Java theory and practice: Kill bugs dead

Inspection tools like FindBugs provide a second layer of defense against common coding errors

Most advice on programming style is aimed at creating high-quality, maintainable code, which makes sense because the easiest time to fix a bug is before the bug is created (an ounce of prevention . . .). Unfortunately, prevention is not always enough, and while some fine tools exist to help you create good code, fewer tools are available to help you analyze, maintain, or improve the quality of existing code. This month, columnist Brian Goetz builds on Chris Grindstaff's earlier Introduction to FindBugs and shows you how this static analysis tool can help you analyze your code for compliance with design principles that have been discussed in past issues of this column.

Share:

Brian Goetz (brian@quiotix.com), Principal Consultant, Quiotix Corp

Brian Goetz has been a professional software developer for over 15 years. He is a Principal Consultant at Quiotix, a software development and consulting firm located in Los Altos, California, and he serves on several JCP Expert Groups. See Brian's published and upcoming articles in popular industry publications.



29 June 2004

Also available in Russian Japanese

Writing a thread-safe class is hard, but analyzing an existing class for thread-safety is even harder, as is enhancing it so that it remains thread-safe. Much of the knowledge of how a class works (or is supposed to work) evaporates shortly after it is written, in the form of implicit assumptions, invariants, and expected use cases that are clear in the developer's head but never get written down in the form of design notes, comments, or documentation. Existing code is always harder to work with than new code.
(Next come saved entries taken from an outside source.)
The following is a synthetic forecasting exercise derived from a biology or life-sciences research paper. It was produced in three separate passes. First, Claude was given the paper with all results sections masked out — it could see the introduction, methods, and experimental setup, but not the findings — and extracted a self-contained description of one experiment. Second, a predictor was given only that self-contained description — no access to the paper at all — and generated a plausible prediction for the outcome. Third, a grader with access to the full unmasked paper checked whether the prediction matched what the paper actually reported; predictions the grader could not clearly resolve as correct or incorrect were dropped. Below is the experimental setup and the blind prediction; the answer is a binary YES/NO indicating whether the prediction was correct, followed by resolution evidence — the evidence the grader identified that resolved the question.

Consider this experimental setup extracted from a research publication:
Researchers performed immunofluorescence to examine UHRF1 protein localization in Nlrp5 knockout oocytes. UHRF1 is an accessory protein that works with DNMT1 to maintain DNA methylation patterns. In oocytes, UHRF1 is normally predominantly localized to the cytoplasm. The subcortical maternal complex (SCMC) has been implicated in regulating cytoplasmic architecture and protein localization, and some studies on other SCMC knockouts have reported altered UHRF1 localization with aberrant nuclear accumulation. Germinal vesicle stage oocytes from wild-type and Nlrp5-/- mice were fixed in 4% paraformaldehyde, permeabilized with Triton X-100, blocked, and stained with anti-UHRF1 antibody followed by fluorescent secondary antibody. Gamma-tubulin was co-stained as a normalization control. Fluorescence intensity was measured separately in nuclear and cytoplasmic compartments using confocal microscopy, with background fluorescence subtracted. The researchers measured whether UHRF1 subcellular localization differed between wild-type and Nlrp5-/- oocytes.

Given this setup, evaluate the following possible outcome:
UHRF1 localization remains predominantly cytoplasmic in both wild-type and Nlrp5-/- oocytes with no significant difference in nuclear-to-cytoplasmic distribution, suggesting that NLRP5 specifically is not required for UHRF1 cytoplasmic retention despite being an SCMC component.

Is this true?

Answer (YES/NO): NO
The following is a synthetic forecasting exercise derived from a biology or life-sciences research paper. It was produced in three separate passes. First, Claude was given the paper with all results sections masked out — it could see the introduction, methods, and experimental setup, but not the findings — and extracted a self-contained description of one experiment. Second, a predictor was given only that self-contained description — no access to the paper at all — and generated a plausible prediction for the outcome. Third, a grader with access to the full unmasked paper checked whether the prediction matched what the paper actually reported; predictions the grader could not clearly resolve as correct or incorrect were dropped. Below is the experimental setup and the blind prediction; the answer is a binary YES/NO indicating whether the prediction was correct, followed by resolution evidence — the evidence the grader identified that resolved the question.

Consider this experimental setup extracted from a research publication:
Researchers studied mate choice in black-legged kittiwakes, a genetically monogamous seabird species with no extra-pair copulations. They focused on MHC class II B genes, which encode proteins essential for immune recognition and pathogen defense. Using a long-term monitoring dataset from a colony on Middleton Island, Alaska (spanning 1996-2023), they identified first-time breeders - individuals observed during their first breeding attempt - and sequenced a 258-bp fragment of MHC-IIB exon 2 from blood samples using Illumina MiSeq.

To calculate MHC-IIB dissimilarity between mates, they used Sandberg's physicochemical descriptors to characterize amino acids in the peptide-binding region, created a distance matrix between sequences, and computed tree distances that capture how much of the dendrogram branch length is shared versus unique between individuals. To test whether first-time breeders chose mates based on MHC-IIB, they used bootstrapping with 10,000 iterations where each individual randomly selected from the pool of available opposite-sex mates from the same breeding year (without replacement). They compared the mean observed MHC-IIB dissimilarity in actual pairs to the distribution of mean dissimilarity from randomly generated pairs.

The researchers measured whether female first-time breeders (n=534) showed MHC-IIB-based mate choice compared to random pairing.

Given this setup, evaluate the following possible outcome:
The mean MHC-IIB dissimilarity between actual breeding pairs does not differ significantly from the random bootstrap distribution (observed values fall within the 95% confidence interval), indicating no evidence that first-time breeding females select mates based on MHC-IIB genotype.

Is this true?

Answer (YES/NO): YES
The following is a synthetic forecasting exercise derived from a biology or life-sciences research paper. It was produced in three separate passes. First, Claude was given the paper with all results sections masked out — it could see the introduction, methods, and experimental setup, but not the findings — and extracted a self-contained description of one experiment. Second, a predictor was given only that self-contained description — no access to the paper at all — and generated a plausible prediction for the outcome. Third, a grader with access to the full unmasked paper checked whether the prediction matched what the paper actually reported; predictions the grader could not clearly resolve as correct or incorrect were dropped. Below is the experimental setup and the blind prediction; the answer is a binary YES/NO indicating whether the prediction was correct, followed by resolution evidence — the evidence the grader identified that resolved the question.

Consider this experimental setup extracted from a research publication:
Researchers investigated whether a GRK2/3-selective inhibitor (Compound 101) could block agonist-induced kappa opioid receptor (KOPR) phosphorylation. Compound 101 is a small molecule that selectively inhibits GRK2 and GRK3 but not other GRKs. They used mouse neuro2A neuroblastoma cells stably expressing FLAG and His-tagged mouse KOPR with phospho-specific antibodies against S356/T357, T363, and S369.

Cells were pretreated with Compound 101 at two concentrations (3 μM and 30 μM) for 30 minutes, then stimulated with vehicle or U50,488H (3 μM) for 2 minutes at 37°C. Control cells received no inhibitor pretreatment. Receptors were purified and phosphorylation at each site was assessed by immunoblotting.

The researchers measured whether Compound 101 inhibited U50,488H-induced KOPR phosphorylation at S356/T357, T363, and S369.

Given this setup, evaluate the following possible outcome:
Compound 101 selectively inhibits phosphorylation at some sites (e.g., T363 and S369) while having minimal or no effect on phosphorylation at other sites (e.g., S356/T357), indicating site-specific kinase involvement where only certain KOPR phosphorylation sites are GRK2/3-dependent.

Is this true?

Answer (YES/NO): NO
Needed: better code auditing tools

Of course, the best time to ensure high-quality code is at the moment the code is being written, as this is the time you best understand how it is put together. Plenty of advice can be had (just read this column!) on how to write quality code, but you don't always have the luxury of writing everything from scratch or taking as much time as you'd like to write it. So what do you do in that case? Developers often lobby for rewriting (after all, writing new code is more fun than fixing someone else's, or even our own, buggy code), but that, too, is a luxury, and often simply trades today's known problems for tomorrow's unknown ones. What is needed are better tools for analyzing and auditing existing codebases to assist developers in code audits and bug hunting.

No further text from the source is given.